Janice and Rex Cowden sat down for an interview to discuss how to navigate a cancer diagnosis as a couple, and that communication is not only the key to a better cancer journey but a better marriage.
In 2011, Janice and Rex Cowden were looking forward to enjoying Rex’s new retirement and moving into a new home when life took a turn and Janice was diagnosed with stage 1 triple-negative breast cancer (TNBC). After successful treatment and years of positive follow ups, Janice was devastated to receive a second diagnosis, this time of stage 4 TNBC, in the summer of 2016. But the Cowdens soon learned that sharing their feelings, honestly and often, would be the only way to get through it together.
Having recently celebrated their 41st anniversary, the Cowdens sat down with CURE® to discuss what it was like navigating the waters of two cancer diagnoses while also trying to keep their marriage intact. The key, says Janice, is in open and honest communication, from both patient and caregiver.
“This isn't just a disease that's being experienced by you as a patient. It's a disease that's being experienced by your caregivers, by your family, your friends,” she says. “Everyone feels the weight of this disease, but they can also feel very helpless too.”

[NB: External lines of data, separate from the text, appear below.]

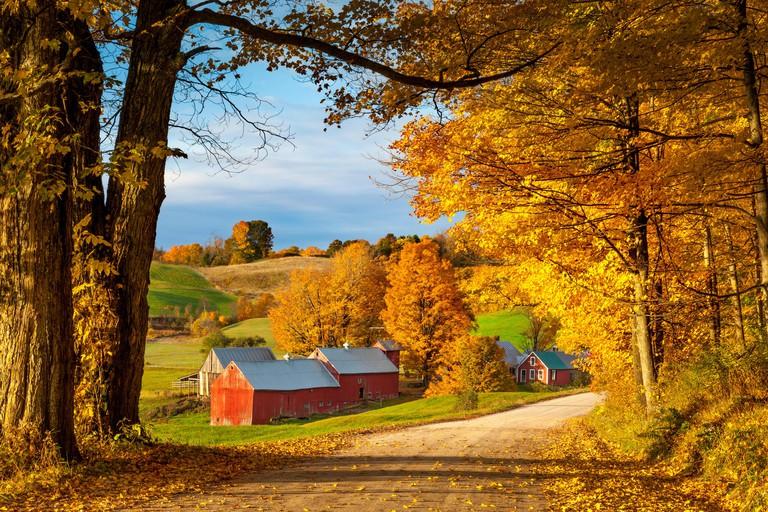 Autumn dawn at the Jenne Farm near South Woodstock, Vermont, USA
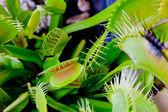 Dionaea muscipula #2 — Stockfoto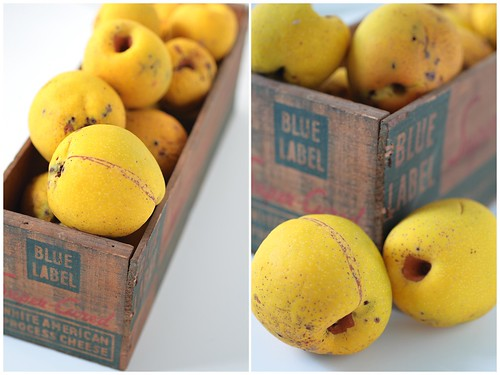 Quince Diptych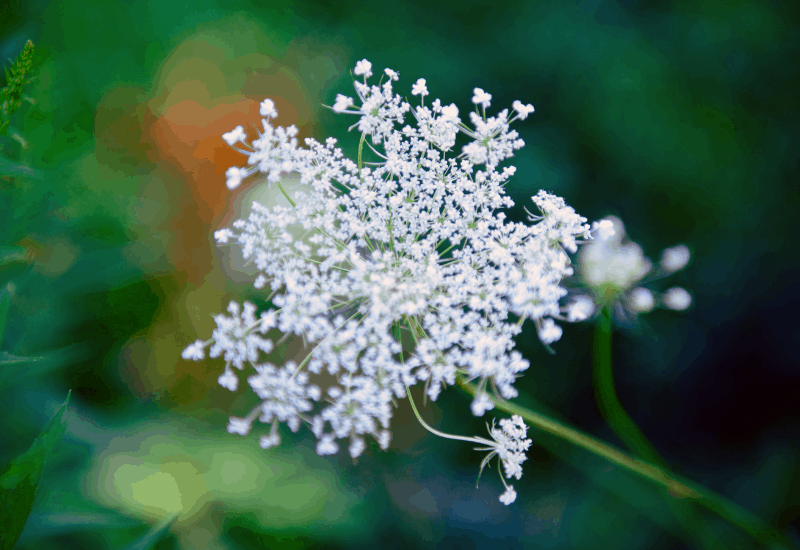 Michigan Wildflowers - Queen Anne's Lace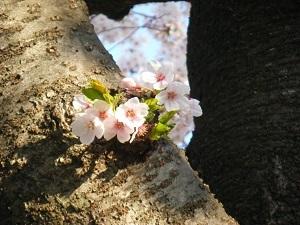 Sakura180401_4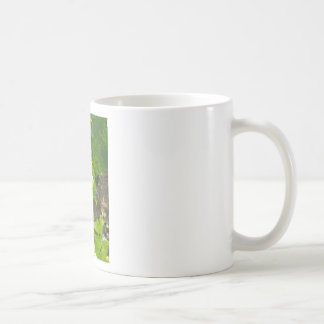 White grapes in a vineyard coffee mug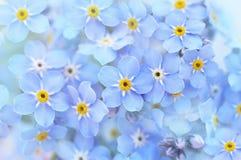 Las nomeolvides azules saltan ramillete de las flores fotos de archivo libres de regalías
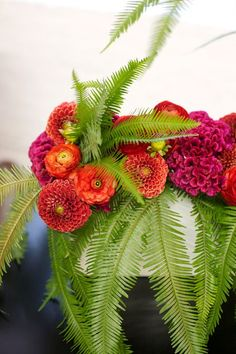 """I've decided that I really like the fern """"brainflower"""" combo for a container garden.  The brainflower stuff would be so pretty in window boxes too."""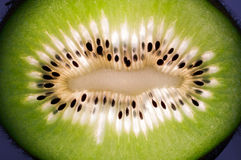 Detail of a kiwi Stock Photography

I think it's very, very important for couples to be open and honest. I think it's important for if you're the patient, I think it's important for you to be able to ask for help when you need it. And to understand that for the caregivers, this isn't just a disease that's being experienced by you as a patient. It's a disease that's being experienced by your caregivers, by your family, your friends. Everyone feels the weight of this disease, but they can also feel very helpless too.
And if they're in a position where they're offering to help you, which I hope they are, you need to be very specific about what it is you need, and what it is you want and just know that they're going through this too.
Unfortunately, there's not a lot of support out there for caregivers. There's a lot for those of us who were diagnosed with a disease, but for caregivers, not so much. I think it takes a lot of patience, and sometimes fear can produce emotions and it comes out as anger and you know, I see a lot of relationships fail. Marriages fail as a result of this diagnosis. Some people simply can't handle it.
I think getting therapy is a wonderful thing that you can do. And I also think it's important for you to learn as much as you can about your disease and to share that information with your caregiver. Because I think lack of knowledge makes us feel even more helpless and anxious.